Rabl U, Bartova L, Sezen P, Keller J, Schatzberg A, Pezawas L
Department of Psychiatry and Psychotherapy, Medical University of Vienna, Vienna, Austria; Comprehensive Center for Clinical Neurosciences and Mental Health, Medical University of Vienna, Vienna, Austria.
Department of Psychiatry and Behavioral Sciences, Stanford University School of Medicine, Palo Alto, CA, USA.
J Affect Disord. 2025 May 15;377:14-22. doi: 10.1016/j.jad.2025.02.014. Epub 2025 Feb 13.
Psychotic major depression (PMD) differs from non-psychotic MD (NPMD) in psychopathology and is linked to changes in brain volumetry and hypothalamic-pituitary-adrenal (HPA) axis function that can be reflected by its principal output - the glucocorticoid cortisol. NPMD patients exhibit smaller hippocampi than healthy controls (HC), purportedly representing exposure to chronic stress. However, the relationship between the individual clinical phenotype, hippocampal volume and diurnal cortisol signaling remains unclear.

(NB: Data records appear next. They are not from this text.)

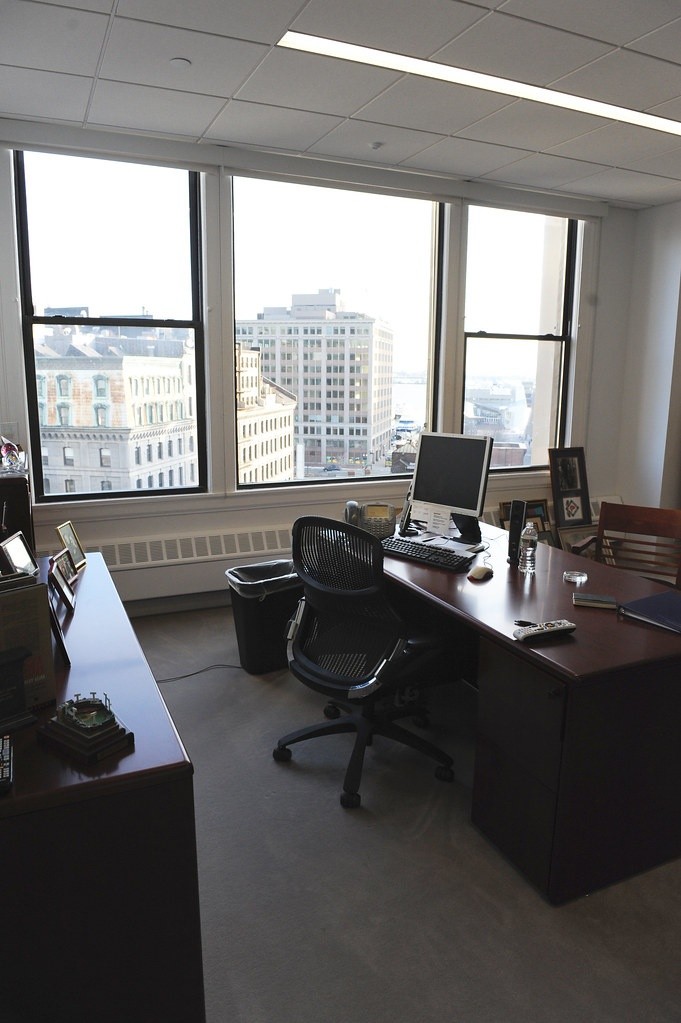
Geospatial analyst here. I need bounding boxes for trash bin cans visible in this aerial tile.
[224,558,305,675]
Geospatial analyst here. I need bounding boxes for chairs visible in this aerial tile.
[272,516,455,811]
[571,501,681,587]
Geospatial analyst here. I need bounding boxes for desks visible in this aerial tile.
[0,551,207,1023]
[314,518,681,908]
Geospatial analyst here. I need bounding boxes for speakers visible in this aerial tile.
[398,482,418,537]
[507,499,527,565]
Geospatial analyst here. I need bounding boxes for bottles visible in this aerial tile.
[517,521,538,573]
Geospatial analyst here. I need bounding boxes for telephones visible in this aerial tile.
[343,501,396,540]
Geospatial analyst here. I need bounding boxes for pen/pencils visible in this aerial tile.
[514,619,537,626]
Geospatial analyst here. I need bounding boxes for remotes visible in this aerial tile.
[513,619,577,642]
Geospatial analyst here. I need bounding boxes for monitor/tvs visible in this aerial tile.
[410,431,495,554]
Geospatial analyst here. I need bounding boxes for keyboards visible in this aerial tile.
[380,536,477,570]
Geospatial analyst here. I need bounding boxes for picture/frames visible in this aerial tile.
[536,531,556,548]
[0,531,40,576]
[55,520,87,568]
[48,548,78,586]
[558,523,616,566]
[48,562,76,611]
[548,446,591,525]
[500,499,549,525]
[499,514,546,535]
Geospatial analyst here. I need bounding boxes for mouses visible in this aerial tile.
[466,566,493,581]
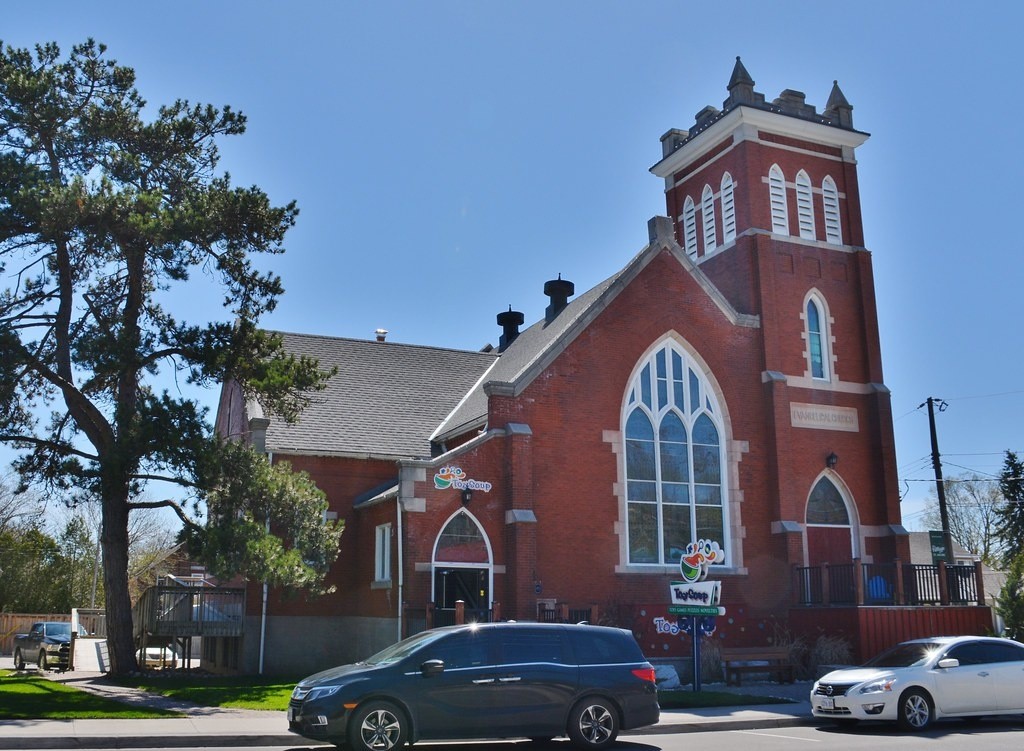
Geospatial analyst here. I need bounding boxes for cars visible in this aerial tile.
[136,647,179,668]
[810,634,1023,733]
[286,618,661,751]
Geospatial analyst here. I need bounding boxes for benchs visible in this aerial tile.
[718,647,797,687]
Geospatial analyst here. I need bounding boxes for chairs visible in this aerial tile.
[868,575,892,605]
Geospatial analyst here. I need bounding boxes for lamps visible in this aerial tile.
[462,484,472,506]
[827,452,837,468]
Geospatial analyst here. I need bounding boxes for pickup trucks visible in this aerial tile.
[11,621,96,671]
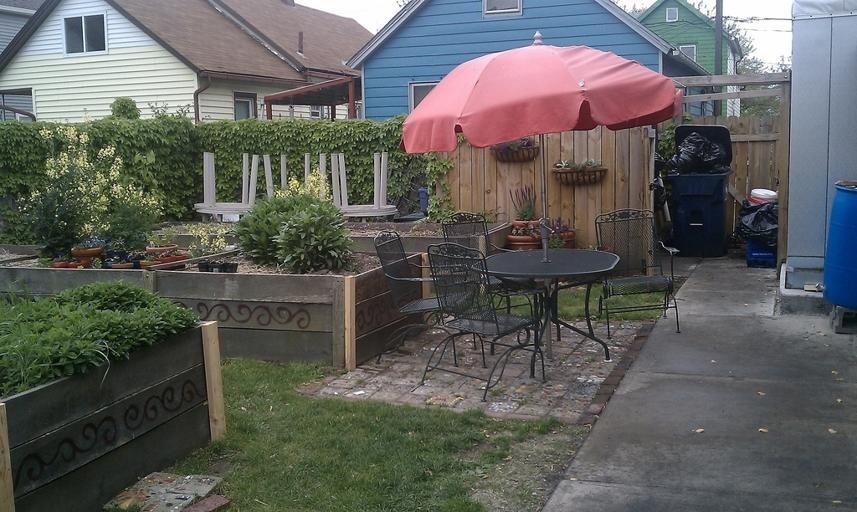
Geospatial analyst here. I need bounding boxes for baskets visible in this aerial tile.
[552,169,608,185]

Since understanding the interplay among symptoms, neuroimaging and HPA function is crucial for discerning biological differences between PMD and NPMD, this study explored the link between clinical phenotype, hippocampal structural MRI and circadian plasma cortisol levels in 32 HC, 27 NPMD and 26 PMD patients.
PMD patients showed significantly elevated evening (6 p.m. - 1 a.m.) cortisol levels compared to NPMD and HC, while NPMD and HC did not differ. No group differences in hippocampal volume were observed, but a significant interaction effect emerged between overnight (1 a.m. - 9 a.m.) cortisol levels, hippocampal volume, and clinical phenotype. NPMD patients displayed a negative correlation between overnight cortisol levels and hippocampal volume, which was specific to the ascending cortisol curve (2 a.m. - 5 a.m.) and absent in PMD and HC. The hippocampus-cortisol interaction was associated with depressive symptom severity in NPMD but not PMD, where cortisol alone predicted greater severity.
These findings imply a time-dependent relationship between hippocampal volume and overnight cortisol in NPMD, which is absent in PMD and HC. In contrast, PMD patients exhibited increased evening cortisol levels. In an exploratory analysis, these effects were also related to symptom severity at similar timepoints. While correlational, these results point to distinct neurobiological mechanisms underlying NPMD and PMD, which are potentially related to the heterogeneous clinical manifestations.
精神病性重度抑郁症(PMD)在精神病理学方面与非精神病性重度抑郁症(NPMD)不同,并且与脑容量测定及下丘脑 - 垂体 - 肾上腺(HPA)轴功能的变化有关,这些变化可通过其主要产物——糖皮质激素皮质醇反映出来。NPMD患者的海马体积小于健康对照(HC),据称这代表了长期暴露于慢性应激。然而,个体临床表型、海马体积与昼夜皮质醇信号之间的关系仍不清楚。
由于了解症状、神经影像学和HPA功能之间的相互作用对于辨别PMD和NPMD之间的生物学差异至关重要,本研究探讨了32名HC、27名NPMD患者和26名PMD患者的临床表型、海马结构MRI与昼夜血浆皮质醇水平之间的联系。
与NPMD和HC相比,PMD患者的夜间(下午6点至凌晨1点)皮质醇水平显著升高,而NPMD和HC之间无差异。未观察到海马体积的组间差异,但夜间(凌晨1点至上午9点)皮质醇水平、海马体积和临床表型之间出现了显著的交互作用。NPMD患者的夜间皮质醇水平与海马体积呈负相关,这在皮质醇上升曲线(凌晨2点至5点)时具有特异性,在PMD和HC中不存在。海马 - 皮质醇相互作用与NPMD患者的抑郁症状严重程度相关,但与PMD患者无关,在PMD中仅皮质醇可预测更严重的症状。
这些发现表明,NPMD患者的海马体积与夜间皮质醇之间存在时间依赖性关系,而PMD和HC中不存在这种关系。相比之下,PMD患者的夜间皮质醇水平升高。在探索性分析中,这些效应也与相似时间点的症状严重程度相关。虽然这些结果是相关性的,但它们指出了NPMD和PMD潜在的不同神经生物学机制,这可能与异质性临床表现有关。